I have a schema like this
type A {
a.id: int
}
type B {
b.id: int
b.children: [uid]
}
b.id: int @index(int) .
a.id: int @index(int) .
b.children: [uid] @reverse .
I need to perform an operation where I need to delete the children from B(0x68768) which matches the children of B(0x68769) by a.id, and then copy children from B(uid1) to B(uid2).
Example
This data
{
"data": {
"B": [
{
"uid": "0x68768",
"A": [
{
"uid": "0x6876a",
"a.id": 1
},
{
"uid": "0x6876b",
"a.id": 2
}
]
},
{
"uid": "0x68769",
"A": [
{
"uid": "0x68767",
"a.id": 1
}
]
}
]
},
after the operation should change to
{
"data": {
"B": [
{
"uid": "0x68768",
"A": [
{
"uid": "0x68767",
"a.id": 1
},
{
"uid": "0x6876b",
"a.id": 2
}
]
},
{
"uid": "0x68769",
"A": [
{
"uid": "0x68767",
"a.id": 1
}
]
}
]
},
This is my upsert query which seems to work fine.
upsert {
query {
toAdd(func: has(a.id)) @filter(uid_in(~b.children, "0x68769")) {
pUid as uid
pId as a.id
}
toDel(func: eq(a.id, val(pId))) @filter(uid_in(~b.children, "0x68768")) {
dUid as uid
}
}
mutation @if(gt(len(pUid), 0)) {
set {
<0x68768> <b.children> uid(pUid) .
}
}
mutation @if(gt(len(dUid), 0)) {
delete {
<0x68768> <b.children> uid(dUid) .
}
}
}
But I need to understand if this is deterministic or not?

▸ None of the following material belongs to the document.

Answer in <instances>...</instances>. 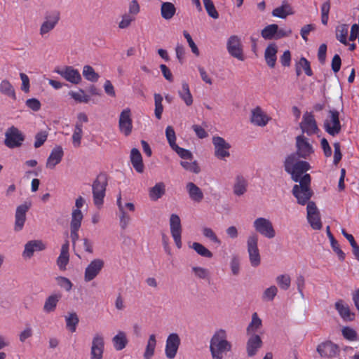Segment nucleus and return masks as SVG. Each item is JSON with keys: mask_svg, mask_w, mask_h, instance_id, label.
I'll return each instance as SVG.
<instances>
[{"mask_svg": "<svg viewBox=\"0 0 359 359\" xmlns=\"http://www.w3.org/2000/svg\"><path fill=\"white\" fill-rule=\"evenodd\" d=\"M284 168L291 175L292 181L300 183L306 172L311 169V165L307 161H298L296 154H289L285 159Z\"/></svg>", "mask_w": 359, "mask_h": 359, "instance_id": "nucleus-1", "label": "nucleus"}, {"mask_svg": "<svg viewBox=\"0 0 359 359\" xmlns=\"http://www.w3.org/2000/svg\"><path fill=\"white\" fill-rule=\"evenodd\" d=\"M231 344L226 339L224 330L217 331L210 342V351L212 359H223L227 352L231 351Z\"/></svg>", "mask_w": 359, "mask_h": 359, "instance_id": "nucleus-2", "label": "nucleus"}, {"mask_svg": "<svg viewBox=\"0 0 359 359\" xmlns=\"http://www.w3.org/2000/svg\"><path fill=\"white\" fill-rule=\"evenodd\" d=\"M311 175L304 174L300 183L293 186L292 193L299 205H306L313 195V191L311 189Z\"/></svg>", "mask_w": 359, "mask_h": 359, "instance_id": "nucleus-3", "label": "nucleus"}, {"mask_svg": "<svg viewBox=\"0 0 359 359\" xmlns=\"http://www.w3.org/2000/svg\"><path fill=\"white\" fill-rule=\"evenodd\" d=\"M108 184L107 175L104 172H100L92 184L93 198L95 205L100 208L104 203L106 189Z\"/></svg>", "mask_w": 359, "mask_h": 359, "instance_id": "nucleus-4", "label": "nucleus"}, {"mask_svg": "<svg viewBox=\"0 0 359 359\" xmlns=\"http://www.w3.org/2000/svg\"><path fill=\"white\" fill-rule=\"evenodd\" d=\"M25 139V136L18 128L11 126L5 133L4 144L10 149L18 148L22 145Z\"/></svg>", "mask_w": 359, "mask_h": 359, "instance_id": "nucleus-5", "label": "nucleus"}, {"mask_svg": "<svg viewBox=\"0 0 359 359\" xmlns=\"http://www.w3.org/2000/svg\"><path fill=\"white\" fill-rule=\"evenodd\" d=\"M60 18V13L57 11L46 13L44 16V21L40 27L39 34L42 37H46V35L57 25Z\"/></svg>", "mask_w": 359, "mask_h": 359, "instance_id": "nucleus-6", "label": "nucleus"}, {"mask_svg": "<svg viewBox=\"0 0 359 359\" xmlns=\"http://www.w3.org/2000/svg\"><path fill=\"white\" fill-rule=\"evenodd\" d=\"M253 226L257 232L267 238H273L276 236V231L272 222L264 217H258L253 222Z\"/></svg>", "mask_w": 359, "mask_h": 359, "instance_id": "nucleus-7", "label": "nucleus"}, {"mask_svg": "<svg viewBox=\"0 0 359 359\" xmlns=\"http://www.w3.org/2000/svg\"><path fill=\"white\" fill-rule=\"evenodd\" d=\"M329 120L324 122L325 131L332 136L338 135L341 130V125L339 121V113L336 109L329 111Z\"/></svg>", "mask_w": 359, "mask_h": 359, "instance_id": "nucleus-8", "label": "nucleus"}, {"mask_svg": "<svg viewBox=\"0 0 359 359\" xmlns=\"http://www.w3.org/2000/svg\"><path fill=\"white\" fill-rule=\"evenodd\" d=\"M313 152L312 145L303 134L296 137V152L292 154H296L297 158L306 159Z\"/></svg>", "mask_w": 359, "mask_h": 359, "instance_id": "nucleus-9", "label": "nucleus"}, {"mask_svg": "<svg viewBox=\"0 0 359 359\" xmlns=\"http://www.w3.org/2000/svg\"><path fill=\"white\" fill-rule=\"evenodd\" d=\"M257 243L258 236L255 233L250 236L247 241L250 262L251 265L254 267L258 266L261 262Z\"/></svg>", "mask_w": 359, "mask_h": 359, "instance_id": "nucleus-10", "label": "nucleus"}, {"mask_svg": "<svg viewBox=\"0 0 359 359\" xmlns=\"http://www.w3.org/2000/svg\"><path fill=\"white\" fill-rule=\"evenodd\" d=\"M212 144L215 149V156L218 159L223 160L230 156L231 144L223 137L219 136L213 137Z\"/></svg>", "mask_w": 359, "mask_h": 359, "instance_id": "nucleus-11", "label": "nucleus"}, {"mask_svg": "<svg viewBox=\"0 0 359 359\" xmlns=\"http://www.w3.org/2000/svg\"><path fill=\"white\" fill-rule=\"evenodd\" d=\"M170 233L177 248H182V224L180 217L176 214H172L170 217Z\"/></svg>", "mask_w": 359, "mask_h": 359, "instance_id": "nucleus-12", "label": "nucleus"}, {"mask_svg": "<svg viewBox=\"0 0 359 359\" xmlns=\"http://www.w3.org/2000/svg\"><path fill=\"white\" fill-rule=\"evenodd\" d=\"M32 206L30 201H25L24 203L18 205L15 210V231H20L22 229L26 221V213Z\"/></svg>", "mask_w": 359, "mask_h": 359, "instance_id": "nucleus-13", "label": "nucleus"}, {"mask_svg": "<svg viewBox=\"0 0 359 359\" xmlns=\"http://www.w3.org/2000/svg\"><path fill=\"white\" fill-rule=\"evenodd\" d=\"M299 127L302 131V134L306 133L309 136L316 133L319 130L314 116L309 112H306L303 115Z\"/></svg>", "mask_w": 359, "mask_h": 359, "instance_id": "nucleus-14", "label": "nucleus"}, {"mask_svg": "<svg viewBox=\"0 0 359 359\" xmlns=\"http://www.w3.org/2000/svg\"><path fill=\"white\" fill-rule=\"evenodd\" d=\"M316 351L321 357L327 358L336 357L340 351L339 346L329 340L318 344Z\"/></svg>", "mask_w": 359, "mask_h": 359, "instance_id": "nucleus-15", "label": "nucleus"}, {"mask_svg": "<svg viewBox=\"0 0 359 359\" xmlns=\"http://www.w3.org/2000/svg\"><path fill=\"white\" fill-rule=\"evenodd\" d=\"M83 215L81 210L74 209L72 213V219L70 222V236L75 245L76 241L79 239L78 231L79 230Z\"/></svg>", "mask_w": 359, "mask_h": 359, "instance_id": "nucleus-16", "label": "nucleus"}, {"mask_svg": "<svg viewBox=\"0 0 359 359\" xmlns=\"http://www.w3.org/2000/svg\"><path fill=\"white\" fill-rule=\"evenodd\" d=\"M227 50L232 57L241 61L245 60L241 40L238 36L233 35L229 38L227 41Z\"/></svg>", "mask_w": 359, "mask_h": 359, "instance_id": "nucleus-17", "label": "nucleus"}, {"mask_svg": "<svg viewBox=\"0 0 359 359\" xmlns=\"http://www.w3.org/2000/svg\"><path fill=\"white\" fill-rule=\"evenodd\" d=\"M55 72L60 74L66 81L73 84H79L81 80L79 72L72 66H65L62 69H56Z\"/></svg>", "mask_w": 359, "mask_h": 359, "instance_id": "nucleus-18", "label": "nucleus"}, {"mask_svg": "<svg viewBox=\"0 0 359 359\" xmlns=\"http://www.w3.org/2000/svg\"><path fill=\"white\" fill-rule=\"evenodd\" d=\"M180 345V338L177 333L170 334L166 340L165 353L168 359H173Z\"/></svg>", "mask_w": 359, "mask_h": 359, "instance_id": "nucleus-19", "label": "nucleus"}, {"mask_svg": "<svg viewBox=\"0 0 359 359\" xmlns=\"http://www.w3.org/2000/svg\"><path fill=\"white\" fill-rule=\"evenodd\" d=\"M104 349V341L102 334L94 335L90 348V359H102Z\"/></svg>", "mask_w": 359, "mask_h": 359, "instance_id": "nucleus-20", "label": "nucleus"}, {"mask_svg": "<svg viewBox=\"0 0 359 359\" xmlns=\"http://www.w3.org/2000/svg\"><path fill=\"white\" fill-rule=\"evenodd\" d=\"M104 264V261L101 259H95L91 261L85 270V281L89 282L93 280L100 273Z\"/></svg>", "mask_w": 359, "mask_h": 359, "instance_id": "nucleus-21", "label": "nucleus"}, {"mask_svg": "<svg viewBox=\"0 0 359 359\" xmlns=\"http://www.w3.org/2000/svg\"><path fill=\"white\" fill-rule=\"evenodd\" d=\"M131 113L129 109L123 110L120 114L118 126L121 132L126 136L130 135L133 128Z\"/></svg>", "mask_w": 359, "mask_h": 359, "instance_id": "nucleus-22", "label": "nucleus"}, {"mask_svg": "<svg viewBox=\"0 0 359 359\" xmlns=\"http://www.w3.org/2000/svg\"><path fill=\"white\" fill-rule=\"evenodd\" d=\"M262 341L261 337L256 334H250L246 344V351L249 357L256 355L257 351L262 346Z\"/></svg>", "mask_w": 359, "mask_h": 359, "instance_id": "nucleus-23", "label": "nucleus"}, {"mask_svg": "<svg viewBox=\"0 0 359 359\" xmlns=\"http://www.w3.org/2000/svg\"><path fill=\"white\" fill-rule=\"evenodd\" d=\"M64 151L61 146L55 147L47 158L46 166L47 168L53 169L62 159Z\"/></svg>", "mask_w": 359, "mask_h": 359, "instance_id": "nucleus-24", "label": "nucleus"}, {"mask_svg": "<svg viewBox=\"0 0 359 359\" xmlns=\"http://www.w3.org/2000/svg\"><path fill=\"white\" fill-rule=\"evenodd\" d=\"M46 249V245L41 240H32L25 245L23 257L31 258L35 251H42Z\"/></svg>", "mask_w": 359, "mask_h": 359, "instance_id": "nucleus-25", "label": "nucleus"}, {"mask_svg": "<svg viewBox=\"0 0 359 359\" xmlns=\"http://www.w3.org/2000/svg\"><path fill=\"white\" fill-rule=\"evenodd\" d=\"M130 162L134 169L139 173L144 172V164L140 151L137 148H133L130 151Z\"/></svg>", "mask_w": 359, "mask_h": 359, "instance_id": "nucleus-26", "label": "nucleus"}, {"mask_svg": "<svg viewBox=\"0 0 359 359\" xmlns=\"http://www.w3.org/2000/svg\"><path fill=\"white\" fill-rule=\"evenodd\" d=\"M277 51L278 48L274 43H270L265 49L264 59L267 65L271 68H273L276 65Z\"/></svg>", "mask_w": 359, "mask_h": 359, "instance_id": "nucleus-27", "label": "nucleus"}, {"mask_svg": "<svg viewBox=\"0 0 359 359\" xmlns=\"http://www.w3.org/2000/svg\"><path fill=\"white\" fill-rule=\"evenodd\" d=\"M250 121L256 126H264L267 124L269 118L263 114L261 108L257 107L252 111Z\"/></svg>", "mask_w": 359, "mask_h": 359, "instance_id": "nucleus-28", "label": "nucleus"}, {"mask_svg": "<svg viewBox=\"0 0 359 359\" xmlns=\"http://www.w3.org/2000/svg\"><path fill=\"white\" fill-rule=\"evenodd\" d=\"M62 294L60 293L52 294L50 296H48L45 301L43 308V311L47 313H50L55 311L57 303L60 300Z\"/></svg>", "mask_w": 359, "mask_h": 359, "instance_id": "nucleus-29", "label": "nucleus"}, {"mask_svg": "<svg viewBox=\"0 0 359 359\" xmlns=\"http://www.w3.org/2000/svg\"><path fill=\"white\" fill-rule=\"evenodd\" d=\"M165 194V184L161 182L156 183L149 190V196L153 201H156Z\"/></svg>", "mask_w": 359, "mask_h": 359, "instance_id": "nucleus-30", "label": "nucleus"}, {"mask_svg": "<svg viewBox=\"0 0 359 359\" xmlns=\"http://www.w3.org/2000/svg\"><path fill=\"white\" fill-rule=\"evenodd\" d=\"M187 189L189 197L195 202H201L203 198V194L201 189L193 182L187 184Z\"/></svg>", "mask_w": 359, "mask_h": 359, "instance_id": "nucleus-31", "label": "nucleus"}, {"mask_svg": "<svg viewBox=\"0 0 359 359\" xmlns=\"http://www.w3.org/2000/svg\"><path fill=\"white\" fill-rule=\"evenodd\" d=\"M293 14L292 11V8L289 4L287 2H283V4L279 6L276 8L272 11V15L274 17H277L281 19H285L287 15Z\"/></svg>", "mask_w": 359, "mask_h": 359, "instance_id": "nucleus-32", "label": "nucleus"}, {"mask_svg": "<svg viewBox=\"0 0 359 359\" xmlns=\"http://www.w3.org/2000/svg\"><path fill=\"white\" fill-rule=\"evenodd\" d=\"M326 232L333 251L338 255V257L341 261H344L345 259V253L341 250L339 244L331 233L329 226L326 228Z\"/></svg>", "mask_w": 359, "mask_h": 359, "instance_id": "nucleus-33", "label": "nucleus"}, {"mask_svg": "<svg viewBox=\"0 0 359 359\" xmlns=\"http://www.w3.org/2000/svg\"><path fill=\"white\" fill-rule=\"evenodd\" d=\"M248 182L242 175H237L233 185V193L236 196L243 195L247 191Z\"/></svg>", "mask_w": 359, "mask_h": 359, "instance_id": "nucleus-34", "label": "nucleus"}, {"mask_svg": "<svg viewBox=\"0 0 359 359\" xmlns=\"http://www.w3.org/2000/svg\"><path fill=\"white\" fill-rule=\"evenodd\" d=\"M0 92L1 94L12 98L13 100H16L15 88L7 79H4L1 81Z\"/></svg>", "mask_w": 359, "mask_h": 359, "instance_id": "nucleus-35", "label": "nucleus"}, {"mask_svg": "<svg viewBox=\"0 0 359 359\" xmlns=\"http://www.w3.org/2000/svg\"><path fill=\"white\" fill-rule=\"evenodd\" d=\"M176 13V8L172 3L163 2L161 7V15L165 20H170Z\"/></svg>", "mask_w": 359, "mask_h": 359, "instance_id": "nucleus-36", "label": "nucleus"}, {"mask_svg": "<svg viewBox=\"0 0 359 359\" xmlns=\"http://www.w3.org/2000/svg\"><path fill=\"white\" fill-rule=\"evenodd\" d=\"M114 347L116 351L123 350L128 344L126 333L120 331L112 339Z\"/></svg>", "mask_w": 359, "mask_h": 359, "instance_id": "nucleus-37", "label": "nucleus"}, {"mask_svg": "<svg viewBox=\"0 0 359 359\" xmlns=\"http://www.w3.org/2000/svg\"><path fill=\"white\" fill-rule=\"evenodd\" d=\"M335 309L339 312L341 317L345 320H352L354 314L351 313L348 306L343 304L342 300H339L335 303Z\"/></svg>", "mask_w": 359, "mask_h": 359, "instance_id": "nucleus-38", "label": "nucleus"}, {"mask_svg": "<svg viewBox=\"0 0 359 359\" xmlns=\"http://www.w3.org/2000/svg\"><path fill=\"white\" fill-rule=\"evenodd\" d=\"M182 88V90L178 91L179 96L183 100L187 106H191L193 104V97L189 84L187 82H183Z\"/></svg>", "mask_w": 359, "mask_h": 359, "instance_id": "nucleus-39", "label": "nucleus"}, {"mask_svg": "<svg viewBox=\"0 0 359 359\" xmlns=\"http://www.w3.org/2000/svg\"><path fill=\"white\" fill-rule=\"evenodd\" d=\"M156 345V336L151 334L149 336L146 349L144 353V359H151L154 355V351Z\"/></svg>", "mask_w": 359, "mask_h": 359, "instance_id": "nucleus-40", "label": "nucleus"}, {"mask_svg": "<svg viewBox=\"0 0 359 359\" xmlns=\"http://www.w3.org/2000/svg\"><path fill=\"white\" fill-rule=\"evenodd\" d=\"M262 326V320L259 318L257 313H254L252 316V320L248 325L246 332L247 334H255V332Z\"/></svg>", "mask_w": 359, "mask_h": 359, "instance_id": "nucleus-41", "label": "nucleus"}, {"mask_svg": "<svg viewBox=\"0 0 359 359\" xmlns=\"http://www.w3.org/2000/svg\"><path fill=\"white\" fill-rule=\"evenodd\" d=\"M348 25L342 24L336 29V38L343 44L347 45L346 37L348 35Z\"/></svg>", "mask_w": 359, "mask_h": 359, "instance_id": "nucleus-42", "label": "nucleus"}, {"mask_svg": "<svg viewBox=\"0 0 359 359\" xmlns=\"http://www.w3.org/2000/svg\"><path fill=\"white\" fill-rule=\"evenodd\" d=\"M82 74L86 80L91 82H96L100 78L99 74L90 65H85L83 67Z\"/></svg>", "mask_w": 359, "mask_h": 359, "instance_id": "nucleus-43", "label": "nucleus"}, {"mask_svg": "<svg viewBox=\"0 0 359 359\" xmlns=\"http://www.w3.org/2000/svg\"><path fill=\"white\" fill-rule=\"evenodd\" d=\"M278 31V25L271 24L265 27L261 32L262 36L266 40L275 39L276 33Z\"/></svg>", "mask_w": 359, "mask_h": 359, "instance_id": "nucleus-44", "label": "nucleus"}, {"mask_svg": "<svg viewBox=\"0 0 359 359\" xmlns=\"http://www.w3.org/2000/svg\"><path fill=\"white\" fill-rule=\"evenodd\" d=\"M333 93L332 97L335 99V105L341 109L342 111L344 109L343 100H342V88L340 85H336L333 86Z\"/></svg>", "mask_w": 359, "mask_h": 359, "instance_id": "nucleus-45", "label": "nucleus"}, {"mask_svg": "<svg viewBox=\"0 0 359 359\" xmlns=\"http://www.w3.org/2000/svg\"><path fill=\"white\" fill-rule=\"evenodd\" d=\"M191 248H193L197 254L203 257L212 258L213 257L212 252L200 243H193Z\"/></svg>", "mask_w": 359, "mask_h": 359, "instance_id": "nucleus-46", "label": "nucleus"}, {"mask_svg": "<svg viewBox=\"0 0 359 359\" xmlns=\"http://www.w3.org/2000/svg\"><path fill=\"white\" fill-rule=\"evenodd\" d=\"M154 102H155V116L157 119L160 120L162 116V113L163 111V106L162 104L163 97L161 94L155 93L154 94Z\"/></svg>", "mask_w": 359, "mask_h": 359, "instance_id": "nucleus-47", "label": "nucleus"}, {"mask_svg": "<svg viewBox=\"0 0 359 359\" xmlns=\"http://www.w3.org/2000/svg\"><path fill=\"white\" fill-rule=\"evenodd\" d=\"M69 95L77 102L87 103L90 100V97L86 95L84 90L81 88L78 92L70 91Z\"/></svg>", "mask_w": 359, "mask_h": 359, "instance_id": "nucleus-48", "label": "nucleus"}, {"mask_svg": "<svg viewBox=\"0 0 359 359\" xmlns=\"http://www.w3.org/2000/svg\"><path fill=\"white\" fill-rule=\"evenodd\" d=\"M79 322V317L76 313H69V316L66 317L67 327L72 332L76 331V325Z\"/></svg>", "mask_w": 359, "mask_h": 359, "instance_id": "nucleus-49", "label": "nucleus"}, {"mask_svg": "<svg viewBox=\"0 0 359 359\" xmlns=\"http://www.w3.org/2000/svg\"><path fill=\"white\" fill-rule=\"evenodd\" d=\"M82 128L83 126L81 123H76L75 130L72 135L73 144L75 147H79L81 144V140L83 133Z\"/></svg>", "mask_w": 359, "mask_h": 359, "instance_id": "nucleus-50", "label": "nucleus"}, {"mask_svg": "<svg viewBox=\"0 0 359 359\" xmlns=\"http://www.w3.org/2000/svg\"><path fill=\"white\" fill-rule=\"evenodd\" d=\"M203 2L208 15L213 19H217L219 18V13L217 11L212 1L203 0Z\"/></svg>", "mask_w": 359, "mask_h": 359, "instance_id": "nucleus-51", "label": "nucleus"}, {"mask_svg": "<svg viewBox=\"0 0 359 359\" xmlns=\"http://www.w3.org/2000/svg\"><path fill=\"white\" fill-rule=\"evenodd\" d=\"M276 282L282 290H287L290 286L291 278L289 275L283 274L276 277Z\"/></svg>", "mask_w": 359, "mask_h": 359, "instance_id": "nucleus-52", "label": "nucleus"}, {"mask_svg": "<svg viewBox=\"0 0 359 359\" xmlns=\"http://www.w3.org/2000/svg\"><path fill=\"white\" fill-rule=\"evenodd\" d=\"M307 219L312 229L320 230L322 228L320 213L312 215L311 217L307 215Z\"/></svg>", "mask_w": 359, "mask_h": 359, "instance_id": "nucleus-53", "label": "nucleus"}, {"mask_svg": "<svg viewBox=\"0 0 359 359\" xmlns=\"http://www.w3.org/2000/svg\"><path fill=\"white\" fill-rule=\"evenodd\" d=\"M165 136H166V138L168 140L170 147L172 149L173 147H175L177 145V144L175 142L176 135H175V132L172 126H167V128L165 129Z\"/></svg>", "mask_w": 359, "mask_h": 359, "instance_id": "nucleus-54", "label": "nucleus"}, {"mask_svg": "<svg viewBox=\"0 0 359 359\" xmlns=\"http://www.w3.org/2000/svg\"><path fill=\"white\" fill-rule=\"evenodd\" d=\"M278 288L275 285H272L266 289L262 294V299L264 301H272L276 296Z\"/></svg>", "mask_w": 359, "mask_h": 359, "instance_id": "nucleus-55", "label": "nucleus"}, {"mask_svg": "<svg viewBox=\"0 0 359 359\" xmlns=\"http://www.w3.org/2000/svg\"><path fill=\"white\" fill-rule=\"evenodd\" d=\"M48 133L46 131H40L35 135L34 147L39 148L41 147L46 141L48 137Z\"/></svg>", "mask_w": 359, "mask_h": 359, "instance_id": "nucleus-56", "label": "nucleus"}, {"mask_svg": "<svg viewBox=\"0 0 359 359\" xmlns=\"http://www.w3.org/2000/svg\"><path fill=\"white\" fill-rule=\"evenodd\" d=\"M180 165L185 170L191 171L194 173L198 174L201 172V168L196 161L191 163H189L187 161H181Z\"/></svg>", "mask_w": 359, "mask_h": 359, "instance_id": "nucleus-57", "label": "nucleus"}, {"mask_svg": "<svg viewBox=\"0 0 359 359\" xmlns=\"http://www.w3.org/2000/svg\"><path fill=\"white\" fill-rule=\"evenodd\" d=\"M172 149L183 159L193 158V154L189 150L180 147L177 144Z\"/></svg>", "mask_w": 359, "mask_h": 359, "instance_id": "nucleus-58", "label": "nucleus"}, {"mask_svg": "<svg viewBox=\"0 0 359 359\" xmlns=\"http://www.w3.org/2000/svg\"><path fill=\"white\" fill-rule=\"evenodd\" d=\"M203 235L209 238L211 241L218 245L221 244V241L217 238V235L212 231V229L209 227H204L203 229Z\"/></svg>", "mask_w": 359, "mask_h": 359, "instance_id": "nucleus-59", "label": "nucleus"}, {"mask_svg": "<svg viewBox=\"0 0 359 359\" xmlns=\"http://www.w3.org/2000/svg\"><path fill=\"white\" fill-rule=\"evenodd\" d=\"M346 238L352 247V251L355 258L359 262V245L357 244L353 235L348 233Z\"/></svg>", "mask_w": 359, "mask_h": 359, "instance_id": "nucleus-60", "label": "nucleus"}, {"mask_svg": "<svg viewBox=\"0 0 359 359\" xmlns=\"http://www.w3.org/2000/svg\"><path fill=\"white\" fill-rule=\"evenodd\" d=\"M57 285L64 288L66 291L69 292L72 290V283L69 279L63 276H58L56 278Z\"/></svg>", "mask_w": 359, "mask_h": 359, "instance_id": "nucleus-61", "label": "nucleus"}, {"mask_svg": "<svg viewBox=\"0 0 359 359\" xmlns=\"http://www.w3.org/2000/svg\"><path fill=\"white\" fill-rule=\"evenodd\" d=\"M299 65L301 67H302L307 76H311L313 75V71L311 68L310 62L306 58L302 57L299 61Z\"/></svg>", "mask_w": 359, "mask_h": 359, "instance_id": "nucleus-62", "label": "nucleus"}, {"mask_svg": "<svg viewBox=\"0 0 359 359\" xmlns=\"http://www.w3.org/2000/svg\"><path fill=\"white\" fill-rule=\"evenodd\" d=\"M26 106L34 111H38L40 110L41 104L40 101L36 98H29L26 100Z\"/></svg>", "mask_w": 359, "mask_h": 359, "instance_id": "nucleus-63", "label": "nucleus"}, {"mask_svg": "<svg viewBox=\"0 0 359 359\" xmlns=\"http://www.w3.org/2000/svg\"><path fill=\"white\" fill-rule=\"evenodd\" d=\"M344 337L348 340L353 341L357 338L356 332L349 327H345L342 330Z\"/></svg>", "mask_w": 359, "mask_h": 359, "instance_id": "nucleus-64", "label": "nucleus"}]
</instances>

This query will work fine if all the queries are evaluated before all execution of any mutations.
But if the order of execution is changed to ‘toAdd’ → set mutation → toDel → delete mutation. It will give wrong result because eq(a.id, val(pId)) will match both 0x68767 and 0x6876a instead of just 0x6876a.